> _Task brief_: Render the records below as a JSON list of strings, one per line and skipping blank lines, beginning with the line that contains "How far from the camera lens" and ending after the line that contains "the point at 18,353 <".

> _Data in this exercise_:
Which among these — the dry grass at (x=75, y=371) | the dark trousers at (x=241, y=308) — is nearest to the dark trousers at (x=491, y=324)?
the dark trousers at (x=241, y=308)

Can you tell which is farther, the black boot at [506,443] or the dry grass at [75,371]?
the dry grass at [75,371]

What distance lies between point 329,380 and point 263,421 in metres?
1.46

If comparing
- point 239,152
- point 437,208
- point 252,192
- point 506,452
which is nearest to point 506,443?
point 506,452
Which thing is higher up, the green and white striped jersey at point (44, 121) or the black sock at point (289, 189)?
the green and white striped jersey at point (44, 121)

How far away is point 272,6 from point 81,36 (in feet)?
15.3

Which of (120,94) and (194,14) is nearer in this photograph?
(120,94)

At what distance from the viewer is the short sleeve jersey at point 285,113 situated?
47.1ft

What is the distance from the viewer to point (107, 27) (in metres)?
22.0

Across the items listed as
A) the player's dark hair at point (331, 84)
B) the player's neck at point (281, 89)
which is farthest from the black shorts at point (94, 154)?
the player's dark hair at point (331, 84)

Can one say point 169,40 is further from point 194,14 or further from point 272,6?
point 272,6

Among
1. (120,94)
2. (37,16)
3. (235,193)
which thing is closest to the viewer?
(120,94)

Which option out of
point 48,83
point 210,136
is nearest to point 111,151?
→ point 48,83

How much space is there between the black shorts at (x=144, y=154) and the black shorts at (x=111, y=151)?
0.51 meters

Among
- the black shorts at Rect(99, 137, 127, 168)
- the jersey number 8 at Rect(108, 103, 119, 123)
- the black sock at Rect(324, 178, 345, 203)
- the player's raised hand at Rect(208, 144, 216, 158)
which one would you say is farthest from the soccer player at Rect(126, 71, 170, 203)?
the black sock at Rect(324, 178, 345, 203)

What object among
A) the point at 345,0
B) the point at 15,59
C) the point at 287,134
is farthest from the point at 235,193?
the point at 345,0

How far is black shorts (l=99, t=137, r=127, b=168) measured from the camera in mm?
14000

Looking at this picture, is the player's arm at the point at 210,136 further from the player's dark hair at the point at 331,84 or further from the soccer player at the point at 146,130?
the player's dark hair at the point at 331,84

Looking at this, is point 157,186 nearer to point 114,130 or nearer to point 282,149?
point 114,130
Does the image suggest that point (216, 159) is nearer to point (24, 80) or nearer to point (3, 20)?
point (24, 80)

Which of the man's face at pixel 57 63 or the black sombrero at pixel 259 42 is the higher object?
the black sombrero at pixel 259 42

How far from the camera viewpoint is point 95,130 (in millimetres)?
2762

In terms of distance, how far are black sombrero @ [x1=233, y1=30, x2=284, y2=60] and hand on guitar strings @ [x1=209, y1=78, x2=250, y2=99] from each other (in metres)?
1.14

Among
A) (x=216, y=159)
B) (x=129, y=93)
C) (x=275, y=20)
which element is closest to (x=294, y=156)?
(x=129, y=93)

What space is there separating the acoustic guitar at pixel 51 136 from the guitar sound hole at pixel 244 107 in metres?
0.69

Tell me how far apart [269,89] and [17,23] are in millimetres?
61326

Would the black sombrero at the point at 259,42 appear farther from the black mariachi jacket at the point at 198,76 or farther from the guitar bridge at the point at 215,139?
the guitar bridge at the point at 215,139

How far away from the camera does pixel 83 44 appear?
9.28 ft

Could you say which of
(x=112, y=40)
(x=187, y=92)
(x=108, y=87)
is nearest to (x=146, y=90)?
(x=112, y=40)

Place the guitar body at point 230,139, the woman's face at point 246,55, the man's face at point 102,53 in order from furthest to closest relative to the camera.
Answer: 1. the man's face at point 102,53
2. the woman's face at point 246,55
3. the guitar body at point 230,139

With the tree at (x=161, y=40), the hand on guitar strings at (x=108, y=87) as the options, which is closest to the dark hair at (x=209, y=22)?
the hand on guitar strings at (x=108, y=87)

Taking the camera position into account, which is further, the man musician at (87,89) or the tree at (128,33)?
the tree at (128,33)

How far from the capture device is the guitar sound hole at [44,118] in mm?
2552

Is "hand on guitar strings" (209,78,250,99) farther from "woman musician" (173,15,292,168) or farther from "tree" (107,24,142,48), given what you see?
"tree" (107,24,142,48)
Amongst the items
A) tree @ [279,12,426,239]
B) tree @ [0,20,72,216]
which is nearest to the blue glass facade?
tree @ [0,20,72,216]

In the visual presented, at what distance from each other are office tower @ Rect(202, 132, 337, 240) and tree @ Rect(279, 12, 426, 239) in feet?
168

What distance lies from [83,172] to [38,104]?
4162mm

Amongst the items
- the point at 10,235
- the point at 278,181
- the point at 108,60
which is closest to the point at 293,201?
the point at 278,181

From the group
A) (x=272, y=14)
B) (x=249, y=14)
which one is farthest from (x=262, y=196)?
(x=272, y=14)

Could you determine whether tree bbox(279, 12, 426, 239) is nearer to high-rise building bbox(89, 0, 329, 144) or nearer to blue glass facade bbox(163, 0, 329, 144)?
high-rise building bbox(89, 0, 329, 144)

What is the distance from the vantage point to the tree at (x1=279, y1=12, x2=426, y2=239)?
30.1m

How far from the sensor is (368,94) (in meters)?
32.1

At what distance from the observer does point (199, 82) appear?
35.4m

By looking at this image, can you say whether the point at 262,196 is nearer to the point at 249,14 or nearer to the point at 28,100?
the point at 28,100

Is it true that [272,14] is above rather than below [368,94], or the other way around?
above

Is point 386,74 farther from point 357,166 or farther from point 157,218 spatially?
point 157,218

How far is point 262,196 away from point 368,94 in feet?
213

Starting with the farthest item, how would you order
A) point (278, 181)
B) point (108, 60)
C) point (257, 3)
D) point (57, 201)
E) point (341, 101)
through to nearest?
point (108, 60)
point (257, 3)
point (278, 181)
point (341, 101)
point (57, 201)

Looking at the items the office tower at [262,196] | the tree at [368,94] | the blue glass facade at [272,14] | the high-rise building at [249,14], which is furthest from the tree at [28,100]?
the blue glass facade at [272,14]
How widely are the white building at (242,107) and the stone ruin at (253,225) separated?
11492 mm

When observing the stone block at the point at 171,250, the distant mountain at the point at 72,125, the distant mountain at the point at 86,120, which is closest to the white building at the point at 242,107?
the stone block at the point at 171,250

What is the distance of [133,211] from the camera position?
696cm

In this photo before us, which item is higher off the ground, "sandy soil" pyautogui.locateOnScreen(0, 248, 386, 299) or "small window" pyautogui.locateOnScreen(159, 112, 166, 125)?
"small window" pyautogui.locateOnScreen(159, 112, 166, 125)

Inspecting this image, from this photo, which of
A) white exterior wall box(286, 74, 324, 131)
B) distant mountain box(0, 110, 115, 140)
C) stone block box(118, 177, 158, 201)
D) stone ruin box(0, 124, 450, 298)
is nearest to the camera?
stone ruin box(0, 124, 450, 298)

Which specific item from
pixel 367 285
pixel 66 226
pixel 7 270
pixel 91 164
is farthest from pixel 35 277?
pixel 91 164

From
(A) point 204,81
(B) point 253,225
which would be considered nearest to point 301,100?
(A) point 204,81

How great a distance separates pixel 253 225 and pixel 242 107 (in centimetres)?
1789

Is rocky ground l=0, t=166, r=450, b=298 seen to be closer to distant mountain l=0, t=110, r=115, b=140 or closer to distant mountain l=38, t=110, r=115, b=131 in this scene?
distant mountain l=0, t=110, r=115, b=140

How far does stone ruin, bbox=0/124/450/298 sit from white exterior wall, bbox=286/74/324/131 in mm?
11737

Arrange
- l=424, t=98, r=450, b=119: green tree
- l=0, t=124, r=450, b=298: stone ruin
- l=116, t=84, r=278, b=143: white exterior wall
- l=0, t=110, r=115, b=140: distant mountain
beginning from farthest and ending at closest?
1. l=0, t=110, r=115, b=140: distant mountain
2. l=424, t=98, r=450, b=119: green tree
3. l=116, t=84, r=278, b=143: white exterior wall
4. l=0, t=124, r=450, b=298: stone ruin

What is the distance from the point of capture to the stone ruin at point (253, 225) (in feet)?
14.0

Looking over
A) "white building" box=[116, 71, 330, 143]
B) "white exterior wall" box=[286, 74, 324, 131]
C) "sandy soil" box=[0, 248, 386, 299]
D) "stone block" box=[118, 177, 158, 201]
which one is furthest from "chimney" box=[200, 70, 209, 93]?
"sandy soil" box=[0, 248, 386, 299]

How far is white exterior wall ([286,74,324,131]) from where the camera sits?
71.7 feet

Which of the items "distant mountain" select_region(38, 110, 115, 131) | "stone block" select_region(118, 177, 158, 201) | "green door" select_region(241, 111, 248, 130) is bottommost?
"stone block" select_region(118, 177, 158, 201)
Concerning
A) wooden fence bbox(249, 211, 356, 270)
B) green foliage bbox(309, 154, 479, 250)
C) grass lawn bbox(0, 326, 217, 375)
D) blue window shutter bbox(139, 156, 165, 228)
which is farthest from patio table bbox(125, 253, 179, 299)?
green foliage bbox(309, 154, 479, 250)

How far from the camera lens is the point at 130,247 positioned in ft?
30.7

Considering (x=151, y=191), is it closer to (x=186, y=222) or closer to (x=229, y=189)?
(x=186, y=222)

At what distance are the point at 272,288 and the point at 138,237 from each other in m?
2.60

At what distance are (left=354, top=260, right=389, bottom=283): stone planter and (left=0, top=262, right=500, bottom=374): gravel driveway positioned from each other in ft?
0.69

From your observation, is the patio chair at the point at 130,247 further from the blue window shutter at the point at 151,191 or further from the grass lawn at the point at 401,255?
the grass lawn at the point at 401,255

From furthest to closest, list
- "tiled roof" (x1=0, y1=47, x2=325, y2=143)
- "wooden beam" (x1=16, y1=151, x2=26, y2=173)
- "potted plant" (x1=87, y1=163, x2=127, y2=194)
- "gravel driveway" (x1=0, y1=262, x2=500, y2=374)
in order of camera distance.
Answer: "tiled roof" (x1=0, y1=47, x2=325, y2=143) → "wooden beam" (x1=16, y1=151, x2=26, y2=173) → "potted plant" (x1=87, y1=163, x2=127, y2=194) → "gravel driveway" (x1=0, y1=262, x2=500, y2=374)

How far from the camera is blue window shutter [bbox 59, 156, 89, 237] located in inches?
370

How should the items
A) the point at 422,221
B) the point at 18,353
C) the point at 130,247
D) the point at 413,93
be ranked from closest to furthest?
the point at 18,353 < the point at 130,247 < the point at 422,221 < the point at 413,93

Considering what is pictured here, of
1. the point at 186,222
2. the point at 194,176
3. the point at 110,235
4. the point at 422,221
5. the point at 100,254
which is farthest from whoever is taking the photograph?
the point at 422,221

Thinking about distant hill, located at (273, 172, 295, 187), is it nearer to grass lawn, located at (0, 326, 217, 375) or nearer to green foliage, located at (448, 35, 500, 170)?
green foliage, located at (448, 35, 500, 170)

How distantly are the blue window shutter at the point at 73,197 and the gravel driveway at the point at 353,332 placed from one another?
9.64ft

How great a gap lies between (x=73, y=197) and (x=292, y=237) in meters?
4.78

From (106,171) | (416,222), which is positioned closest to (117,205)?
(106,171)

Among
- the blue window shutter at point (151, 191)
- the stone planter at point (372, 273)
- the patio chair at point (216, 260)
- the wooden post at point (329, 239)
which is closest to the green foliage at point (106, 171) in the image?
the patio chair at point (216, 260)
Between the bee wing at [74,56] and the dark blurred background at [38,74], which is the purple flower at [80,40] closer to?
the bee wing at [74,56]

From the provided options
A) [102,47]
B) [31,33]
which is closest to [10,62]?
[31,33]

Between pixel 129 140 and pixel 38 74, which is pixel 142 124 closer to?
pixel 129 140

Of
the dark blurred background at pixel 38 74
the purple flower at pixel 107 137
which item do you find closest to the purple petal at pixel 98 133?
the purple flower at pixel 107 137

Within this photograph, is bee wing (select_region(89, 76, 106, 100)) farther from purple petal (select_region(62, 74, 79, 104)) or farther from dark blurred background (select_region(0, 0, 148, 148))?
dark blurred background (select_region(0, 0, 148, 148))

> _Result of this task_:
[
  "How far from the camera lens is the point at 130,247 positioned in ft?",
  "30.7",
  "Considering (x=151, y=191), is it closer to (x=186, y=222) or closer to (x=229, y=189)?",
  "(x=186, y=222)",
  "At what distance are the point at 272,288 and the point at 138,237 from each other in m?",
  "2.60",
  "At what distance are (left=354, top=260, right=389, bottom=283): stone planter and (left=0, top=262, right=500, bottom=374): gravel driveway positioned from each other in ft?",
  "0.69",
  "From your observation, is the patio chair at the point at 130,247 further from the blue window shutter at the point at 151,191 or further from the grass lawn at the point at 401,255?",
  "the grass lawn at the point at 401,255",
  "From furthest to closest, list",
  "- \"tiled roof\" (x1=0, y1=47, x2=325, y2=143)",
  "- \"wooden beam\" (x1=16, y1=151, x2=26, y2=173)",
  "- \"potted plant\" (x1=87, y1=163, x2=127, y2=194)",
  "- \"gravel driveway\" (x1=0, y1=262, x2=500, y2=374)",
  "in order of camera distance.",
  "Answer: \"tiled roof\" (x1=0, y1=47, x2=325, y2=143) → \"wooden beam\" (x1=16, y1=151, x2=26, y2=173) → \"potted plant\" (x1=87, y1=163, x2=127, y2=194) → \"gravel driveway\" (x1=0, y1=262, x2=500, y2=374)",
  "How far from the camera is blue window shutter [bbox 59, 156, 89, 237] located in inches?",
  "370",
  "How should the items",
  "A) the point at 422,221",
  "B) the point at 18,353",
  "C) the point at 130,247",
  "D) the point at 413,93",
  "be ranked from closest to furthest?",
  "the point at 18,353 < the point at 130,247 < the point at 422,221 < the point at 413,93"
]